Thursday, April 21, 2016

Review of Eugénie Grandet

Eugénie Grandet by Honoré de Balzac, 1833. Read in French. Glossy's rating: 3.5/10.

To a large extent this is a novel about cheapness. The title character's father, an epically miserly wine grower, is at least as much a focus here as Eugénie herself. Having amassed enormous amounts of money through his business acumen, he stinges on heating, candles and food, wears old clothes and lives in a dilapidated house.

I'm a little less down on cheapness than Balzac was. Being a spendthrift is easy and common. Chasing after pleasure is foolish. There seems to be a finite amount of it that most people are able to experience. This limit is probably determined by our brain chemistry. In fact, drug addicts sometimes reach a condition called anhedonia, where their capacity to enjoy themselves becomes exhausted.

By buying a bit of pleasure now we seem to be only borrowing it from the future. For example, the only way to treat post-coital tristesse is by making sex less pleasurable with drugs like Zoloft. We quickly get used and desensitized to expensive and fun things. It's a mistake to imagine that monks enjoy themselves less than billionaire playboys, or that blind, deaf or wheelchair-bound people experience less pleasure than healthy ones.

The smart thing to do in life is to simply pursue one's goals, leaving the pursuit of happiness to idiots with low future time orientation. Because of how our brains are set up, you will end up enjoying yourself as much as those idiots, but unlike them you might also end up accomplishing a few things.

It's possible that the positive aspects of père Grandet's frugality weren't explored by Balzac because this family drama was aimed at female readers more than at male ones, and women do hate cheap men.

"A woman's mistakes almost always come from her belief in goodness or from her trust in the truth" - this assertion of Balzac's is false, but it's certainly something that women would like to believe about themselves. Truth is, in fact, too abstract and impersonal for them.

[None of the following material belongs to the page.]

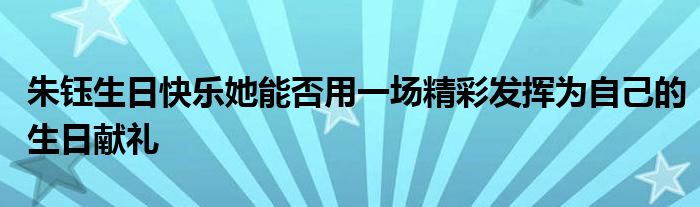 朱钰生日快乐她能否用一场精彩发挥为自己的生日献礼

It's a genuinely sad story. I think that in general French literature is about as good at making one cry as English literature is at making one laugh. It does this by inviting the reader to pity poor, downtrodden and/or proudly lonely people.

Fortunately this didn't lead to any leftism in Balzac's case. In fact he explained père Grandet's avarice, and the general increase in avarice that he claimed to have noticed in French society of his time, by the advance of secularism, specifically by the decrease in people's fear of eternal damnation.

When Charles, Eugénie's Parisian cousin, visits his provincial relatives, he remarks that he did not think it possible for their level of wholesomeness to exist in France and that he had assumed that it could only be found in Germany.

Balzac calls Charles a "dandy" only a few years after Pushkin used that word to describe Onegin. You'd think that the French of that period would have felt themselves above any linguistic borrowing in that sphere, but in fact they did not.

Speaking of Brits, one of them was referred to here in passing as "l'insulaire", "the islander". I found that amusing.

Being a guy I would have preferred this novel to focus more on the history of père Grandet's business and less on his daughter's feelings. How does one make so much money? Niall Ferguson's history of the Rothschilds, who are mentioned in this book, and who were, by my calculations, about 7 to 8 times richer in the 1820s than Balzac's Grandet character, was an intensely interesting work, even though Ferguson had to stick to the documentary record. Novels can strive to depict a higher level of truth.